Governments of all colours have become so keen on propping up the housing market that it won’t be a surprise if house-buyers are offered some other novel scheme in the near future. But for the moment any would-be homeowner who fancies a £3000 bung from the Majesty’s Government will have to move quickly – 30 November is the last date that banks will be able to accept applications for a Help to Buy ISA. This is a savings account to which the government will add a 25 per cent bonus (from a minimum of £400 to a maximum of £3000) if, and only if, the owner of the account uses the entire proceeds to buy their first home.
Introduced in 2015, the Help-to-Buy ISA is one of the prongs of George Osborne’s wider Help to Buy programme. There are also Help-to-Buy loans, where the government agrees to underwrite the risks so as to allow banks to advance loans of up to 95 percent of the value of a property. That part of the scheme was launched in 2013 in order, according to the then Chancellor, to rebuild confidence in the house-building industry and so get housebuilding moving again. It was originally planned to last three years, but as is the way with government subsidies, Help to Buy became addictive. At present it is due to run until 2023.
Well thanks, George. Help to Buy didn’t help me purchase a home – I already had one – but it has certainly done my house-building shares no harm. When Help to Buy was launched Persimmon shares, for example, were trading at around 800 pence each. They are now three times that – and with a 10 percent yield to boot. But don’t think I’m the lucky one. Persimmon’s boss Jeff Fairburn, who took up the job in 2013 just as Help to Buy was coming in, last year received a share price-linked bonus of £110 million. After some criticism he agreed to hand some of the money to charity.
As for homebuyers themselves, they might appreciate the a bit of free cash and an underwritten loan, but as with all subsidies it has distorted the market. Those who took advantage of Help to Buy early on did well. But for those who have come later to the scheme the government’s largesse has come at the price of pushing up house prices, making it even more difficult for them to get on the housing ladder. According to a report by Shelter in 2015 – only two years into the scheme – Help to Buy had already inflated the value of the average home to the tune of £8250. In some areas, Shelter reckoned, it was far more — £19,000 in North West Leicestershire and £13,000 in South Tyneside.
I will take those figures with a pinch of salt, but there is little question about the inflationary power of subsidy schemes – and not just because it artificially increases some buyers’ purchasing power.
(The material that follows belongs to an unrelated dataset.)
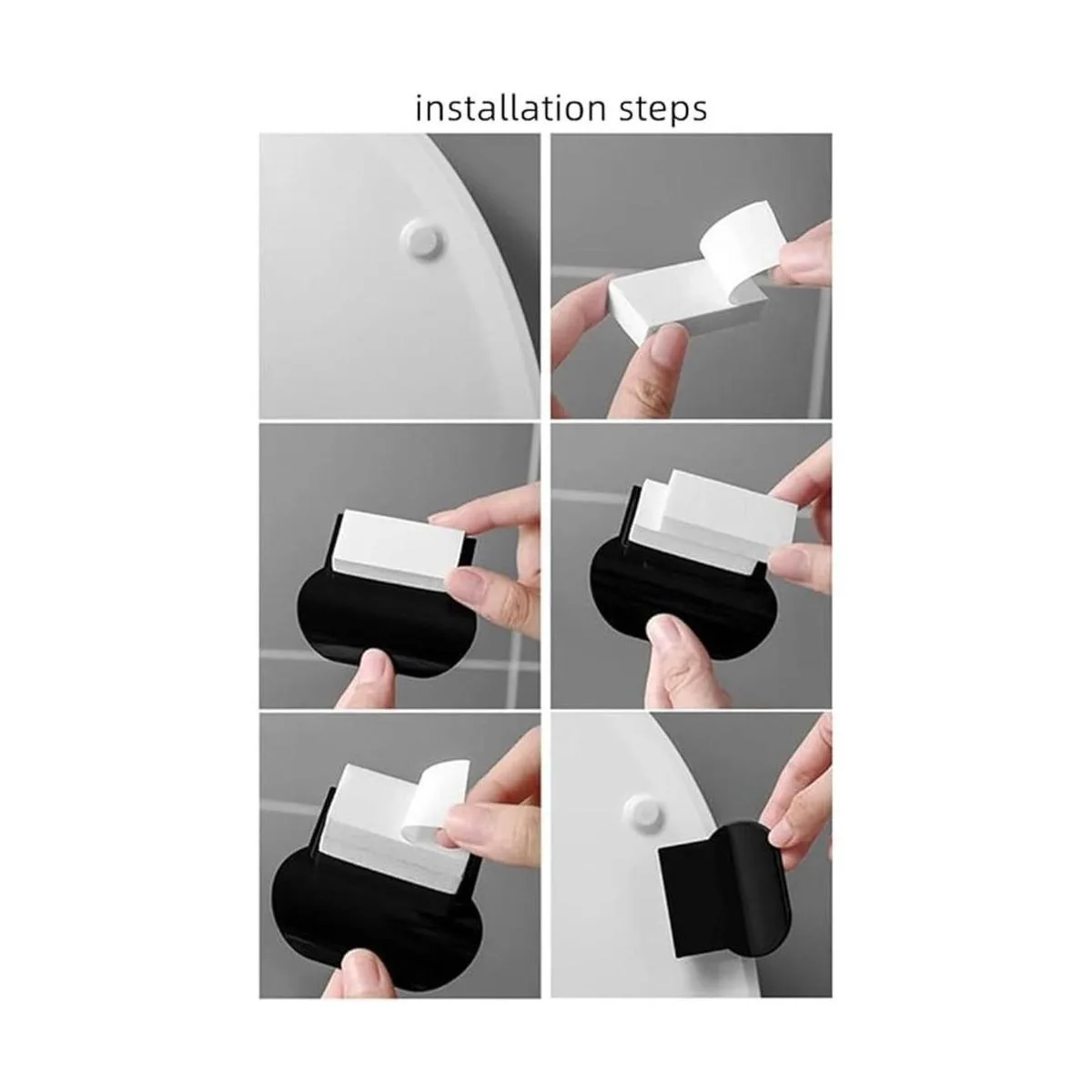 installation steps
The housing market took an upwards lurch as soon as the Chancellor announced Help to Buy partly because investors took it as a signal that government would always step in to avoid falling house prices. Thanks to Help to Buy – and all the measures Gordon Brown took to prop up the market during the 2008/09 crisis – housing has effectively become a one-way bet.
The Public Accounts Committee was equally scathing about Help to Buy when it published a report last month. By the time the scheme closes, it said, it will have cost eight times its original budget. But worse, it transpires that two thirds of the 211, 000 buyers who have taken advantage didn’t even need help to buy a home – only 37 percent of them have reported that they would have been unable to buy a property without a subsidised loan.
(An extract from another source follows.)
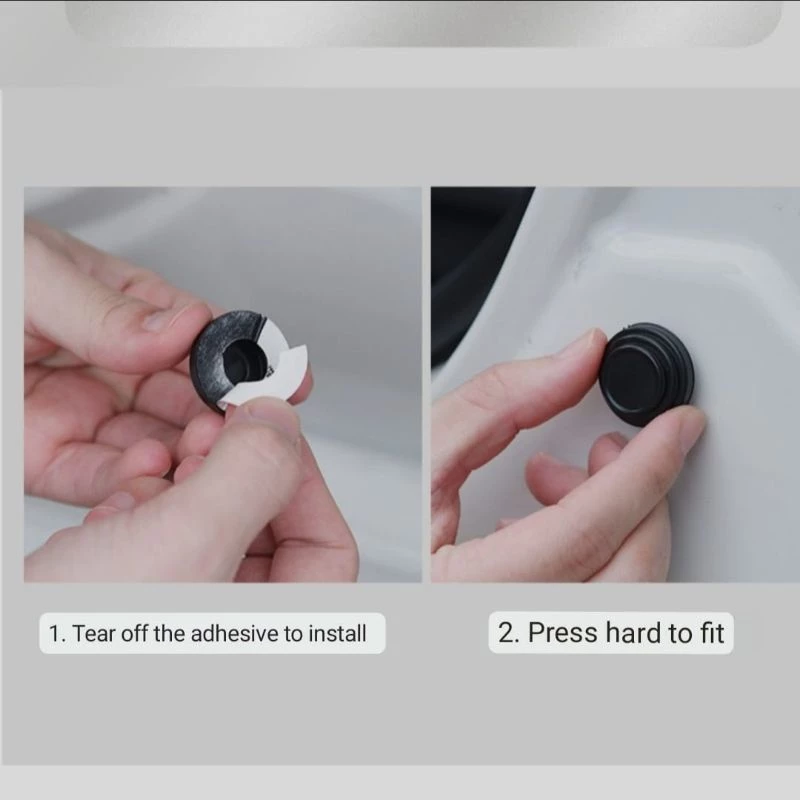 1. Tear off the adhesive to install

2. Press hard to fit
The government preaches free markets, but the housing market is anything but. For the past 40 years we have had endless schemes to subsidise home-ownership, beginning with Mortgage Interest Tax Relief. As for prices, chancellors have been laissez-faire when house prices were on the way up – and then suddenly turn interventionist when prices are threatening to fall. And people wonder why we have had such rampant house price inflation that the young are complaining about the unfairness of it all. They are right: it is unfair.